The attacks have followed a change of leadership in the Taliban and have dashed any hopes of an immediate resumption of peace talks with the government.
They suggest new Taliban leader Mullah Mohammad Akhtar Mansour intends to send a message that there will be no let up in the insurgency.
The attacks, which have killed dozens of civilians and wounded hundreds more, have also stoked tensions with neighbouring Pakistan, the base of many leaders of the hardline movement, according to many in Afghanistan.
Ghani, who has made improving relations with Pakistan a priority on the grounds it may push the Taliban into peace talks, said that Islamabad had to tackle the bomb-making factories and suicide training camps being run on its side of the border.

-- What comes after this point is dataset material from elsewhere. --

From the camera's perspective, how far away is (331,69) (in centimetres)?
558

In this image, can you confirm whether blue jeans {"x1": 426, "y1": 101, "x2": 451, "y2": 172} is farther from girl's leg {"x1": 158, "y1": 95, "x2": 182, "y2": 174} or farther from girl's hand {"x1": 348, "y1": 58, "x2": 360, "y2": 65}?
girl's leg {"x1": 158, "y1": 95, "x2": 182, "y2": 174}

“We hoped for peace, but war is declared against us from Pakistani territory; this in fact puts into a display a clear hostility against a neighbouring country,” he said.
Afghan officials said five people were killed and 16 wounded in yesterday’s suicide attack in a crowded area outside an airport checkpoint. A woman and a child were among the injured.
The Taliban claimed responsibility, saying it was targeting “foreign forces”. It denied any Afghan civilians had been killed in the attack.A security official at the scene said the attack appeared to have been aimed at two armoured cars, although it was not clear who was in the vehicles. Taliban spokesman Zabihullah Mujahid said the occupants of the two targeted vehicles were foreigners and had all been killed.
The heavily fortified Afghan capital was already on high alert following attacks last Friday, which killed at least 50 civilians and security forces personnel in what the United Nations said was the worst day of violence since 2009.
Pakistan denies sponsoring the Taliban, but Ghani’s calls reflect the growing pressure he faces at home to stem an insurgency that has claimed thousands of lives so far this year.
“Our relation with Pakistan is based on our national interests, on top of which comes security and safety of our people,” he said. “If our people continue to be killed, relations lose meaning and I hope it will not happen.”
But Ghani did not entirely shut the door on resuming dialogue with the Taliban if it stopped the violence.